We should also consider the likelihood that electric vehicles are not as eco-friendly as their proponents claim. The batteries consist of materials such as nickel, lithium and cobalt, which are energy-intensive to mine. The electricity they use may be produced by gas, which isn’t considered green.
Maybe it will work out all right in the end, and in ten years’ time we will be cheerfully driving our inexpensive, energy-efficient, environmentally friendly electric vehicles. I wouldn’t count on it, though.
The truth is that our rulers have staked the farm (that’s us) on this policy in double-quick time, and there’s absolutely no guarantee their bet will come off. It certainly didn’t the last time they tried.
I’m thinking of the Great Diesel Disaster.

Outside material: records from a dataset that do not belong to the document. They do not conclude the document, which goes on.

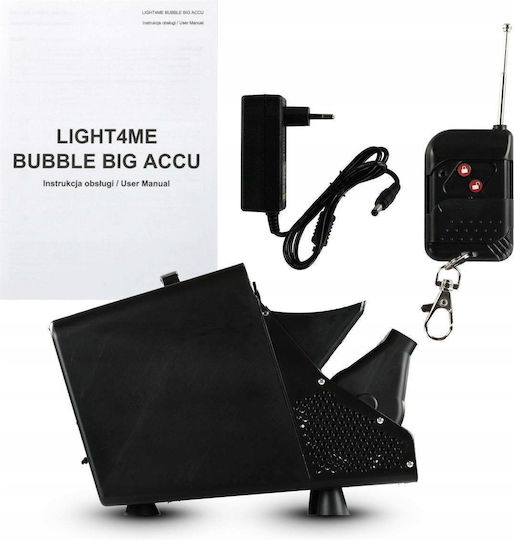 Light4me Light4me Μηχανή Φυσαλίδων 30W
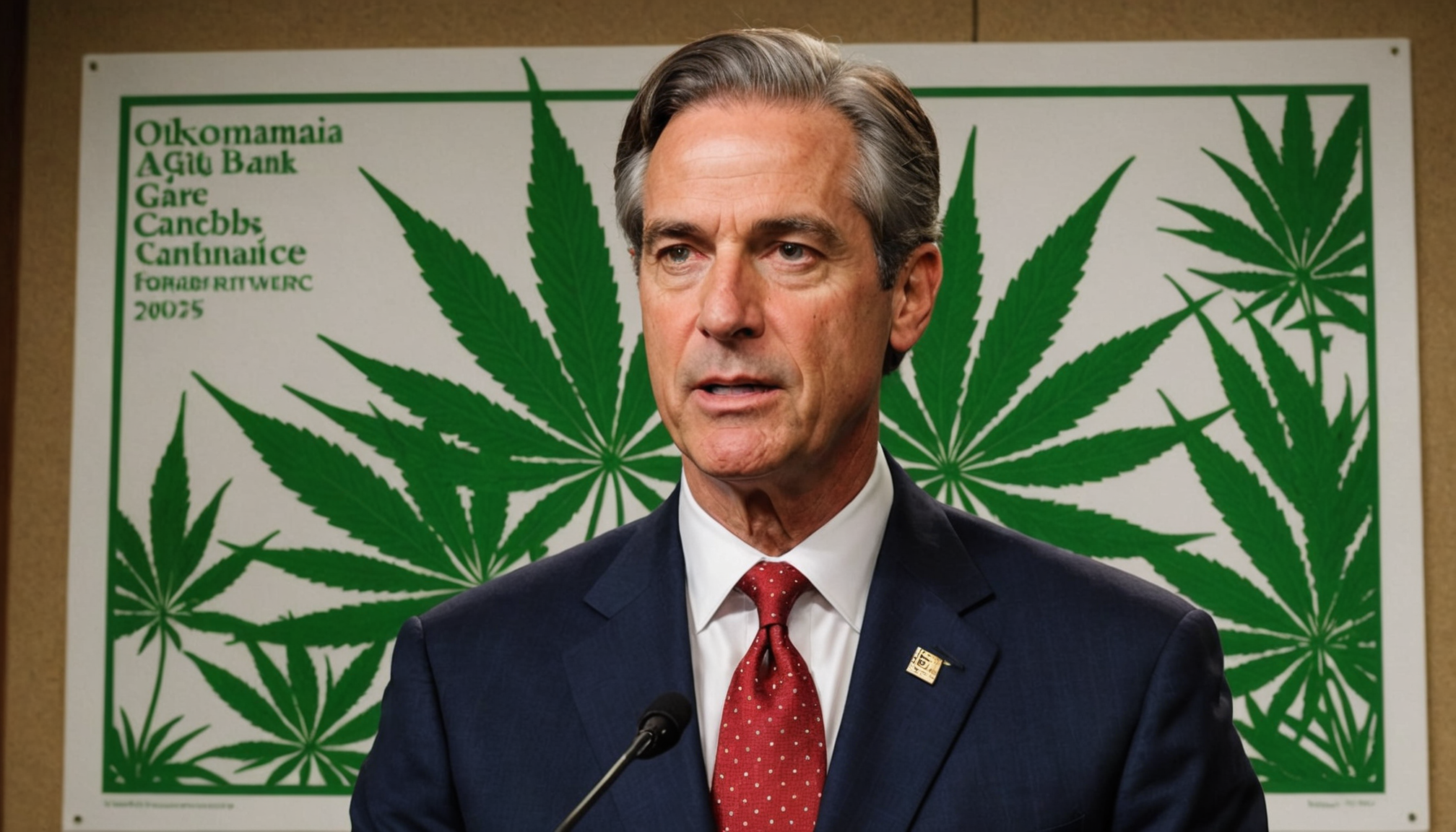 Oklahoma AG's Bank Ties to Cannabis Cash Raise Disclosure Questions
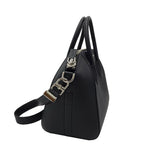 GIVENCHY ANTIGONA TOP HANDLE LUXE HANDBAG BLACK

A quarter of a century ago, politicians and car manufacturers conspired to induce us to buy diesel cars, which emit about 15 per cent less carbon dioxide than equivalent petrol models.
Debacle
In 2001, Gordon Brown as Chancellor lowered Vehicle Excise Duty for diesel. He also reduced the tax on diesel at the pumps to encourage motorists to switch from petrol. Diesel was good. Diesel was green.
Except it wasn’t. Diesel cars emit vastly more nitrogen oxide and nitrogen dioxide than petrol cars — which is why their owners are now being charged to drive older ones in London and other cities. They are being penalised for doing what the Government and carmakers encouraged them to do.

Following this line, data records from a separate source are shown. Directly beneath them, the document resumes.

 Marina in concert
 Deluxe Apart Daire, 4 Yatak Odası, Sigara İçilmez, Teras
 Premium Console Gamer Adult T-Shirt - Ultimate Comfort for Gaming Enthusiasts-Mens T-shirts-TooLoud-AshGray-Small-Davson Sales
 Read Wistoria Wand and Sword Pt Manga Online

Might the headlong drive to make us buy electric cars finish in a similar debacle? Could there be a flaw in the plan — environmental or financial — which will end with us picking up the pieces?
I don’t know. What I do know is that the decision to dispense with all new petrol and diesel vehicles in just seven years has been taken without any consideration for the pockets of ordinary people.
Our political elite has forgotten its previous cock-up over diesel. It blithely issues a decree that commits us to as yet unproven electric cars, and sticks a pin more or less at random in the wall calendar.
In 2001, Gordon Brown (pictured) as Chancellor lowered Vehicle Excise Duty for diesel
Disruptive
That’s why I applaud the EU. At least it has provided five more years before the guillotine comes down. By permitting the use of e-fuels, it has kept alive the possibility that there might be a practicable, less disruptive alternative to electric vehicles that is suitably green.
I wish the Government had the nous to follow the EU’s example, though yesterday Energy Secretary Grant Shapps said it won’t. Today, he will unveil his latest thoughts on net zero.
Hard-pressed drivers deserve a break, as does the wilting British car industry. It will find it harder to attract investment when factories in Germany and France are still turning out petrol and diesel models.
Couldn’t our imperious Government — not to mention the eco-warriors breathing down its neck — show a little more good sense, as the EU has? This country is believed to be responsible for a mere 1 per cent of all global emissions.
According to official figures, transport accounts for a quarter of the UK’s emissions. So we are talking about 1/400th of the world’s production of greenhouse gases. Meanwhile, China and India scarcely take a blind bit of notice. They certainly don’t spike their own guns.
Brussels is right for once. But we could go even further. Now we are out of the EU we can chart our own course. Abandon the self-destructive 2030 deadline, and think afresh.